Former un nouveau couple lorsqu’on est plus âgé semble néanmoins amener une certaine réflexion quant à son vieillissement et celui de son partenaire, notamment en ce qui concerne la maladie et les pertes liées à l’autonomie. Comme le raconte Line, la question peut même se poser avant la mise en couple :

Le fait aussi que « ah mais l’autre vas-tu devenir malade ? » t’sais s’il a eu des mauvaises habitudes de vie toute sa vie, est-ce que c’est moi qui va arriver dans sa vie pour le soigner? Mais t’sais nous autres ont est chanceux chacun de notre bord là parce qu’on ne vit pas ça ni un ni l’autre, on a vraiment des santés parfaites, ça c’est vraiment le fun, ça c’est sûr que si j’avais eu à dealer avec je l’aurais fait, mais ça je n’ai pas cette inquiétude-là. Ça c’est vraiment agréable.

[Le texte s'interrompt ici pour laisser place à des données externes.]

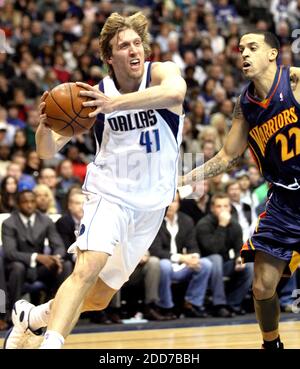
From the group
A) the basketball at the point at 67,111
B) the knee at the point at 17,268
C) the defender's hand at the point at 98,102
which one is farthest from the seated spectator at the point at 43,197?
the defender's hand at the point at 98,102

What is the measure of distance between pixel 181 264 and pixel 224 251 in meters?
0.63

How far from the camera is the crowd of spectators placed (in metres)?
11.9

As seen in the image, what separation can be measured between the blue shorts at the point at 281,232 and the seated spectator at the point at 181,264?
4.11m

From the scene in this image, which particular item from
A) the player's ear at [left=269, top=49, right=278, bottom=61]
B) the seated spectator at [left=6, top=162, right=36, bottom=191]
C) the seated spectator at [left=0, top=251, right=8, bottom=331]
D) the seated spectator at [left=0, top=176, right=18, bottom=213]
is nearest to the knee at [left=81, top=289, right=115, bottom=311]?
the player's ear at [left=269, top=49, right=278, bottom=61]

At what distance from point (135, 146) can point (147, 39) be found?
764mm

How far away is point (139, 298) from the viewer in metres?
10.8

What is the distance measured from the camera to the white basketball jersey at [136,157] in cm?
620

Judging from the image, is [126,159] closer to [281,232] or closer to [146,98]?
[146,98]

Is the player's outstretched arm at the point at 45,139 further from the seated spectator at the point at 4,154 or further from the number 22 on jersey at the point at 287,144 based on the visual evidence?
the seated spectator at the point at 4,154

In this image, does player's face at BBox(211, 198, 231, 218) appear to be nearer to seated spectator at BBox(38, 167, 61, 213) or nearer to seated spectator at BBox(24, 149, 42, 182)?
seated spectator at BBox(38, 167, 61, 213)
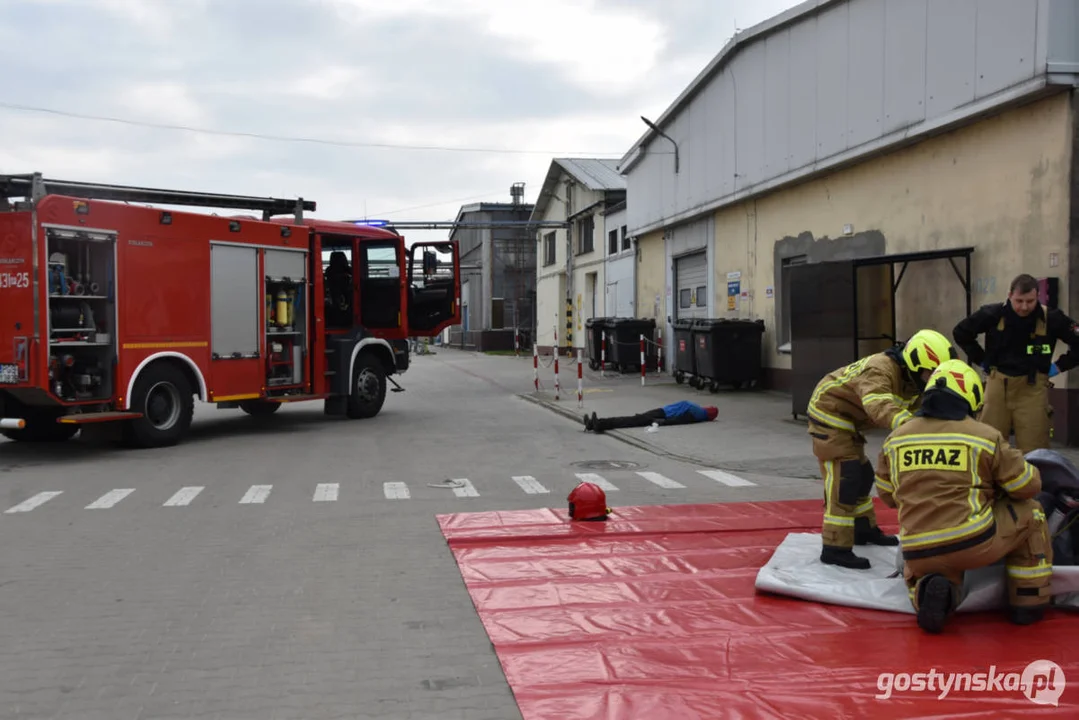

Pour l’ensemble des partenaires rencontré·e·s, l’autonomie personnelle est valorisée à l’intérieur du couple. Ainsi, la perspective de vieillir en inquiète certain∙e∙s, qui craignent de ne pas pouvoir maintenir cette autonomie qu’ils et elles affectionnent.

Se projeter dans 5 ans ou 10 ans présente davantage d’incertitudes pour les participant∙e∙s, tant en ce qui concerne leur couple que sur le plan plus individuel. Il semble qu’il soit difficile d’anticiper aussi loin : « Bon écoutez, quand on est à 69 ans, comme on dit dans 10

ans c’est déjà du long terme, c’est du très long terme, c’est-à-dire qu’on arrive au bout du rouleau » (Didier). Pour les personnes veuves, la maladie et la mort sont des perspectives d’autant plus incertaines :

C’est la fatalité ou je ne sais pas comment appeler ça, c’est le destin. Ben écoute ben, qu’est-ce que tu veux… Il n’y a rien à foutre là-dessus… Pis peut-être qu’on va vivre ensemble [avec sa conjointe actuelle] pendant 20 ans, 30 ans pis peut-être ça va être demain. On ne le sait pas du tout, du tout, du tout. Ma mère a vécu jusqu’à 100 ans, la sienne est rendue à 94... Mais nos conjoints sont partis tôt, au début de la soixantaine, donc. - André

Les participant∙e∙s sont dans une perspective davantage « au jour le jour » pour leur couple, comme pour leur avenir, même si évidemment certaines personnes ont plus d’attentes, d’aspirations ou de plans pour les années à venir que d’autres. Les personnes veuves ne semblent pas entretenir plus de craintes que les autres participant·e·s par rapport à l’avenir. Même au contraire, ces personnes semblent accepter l’incertitude de l’existence et donc de la vieillesse.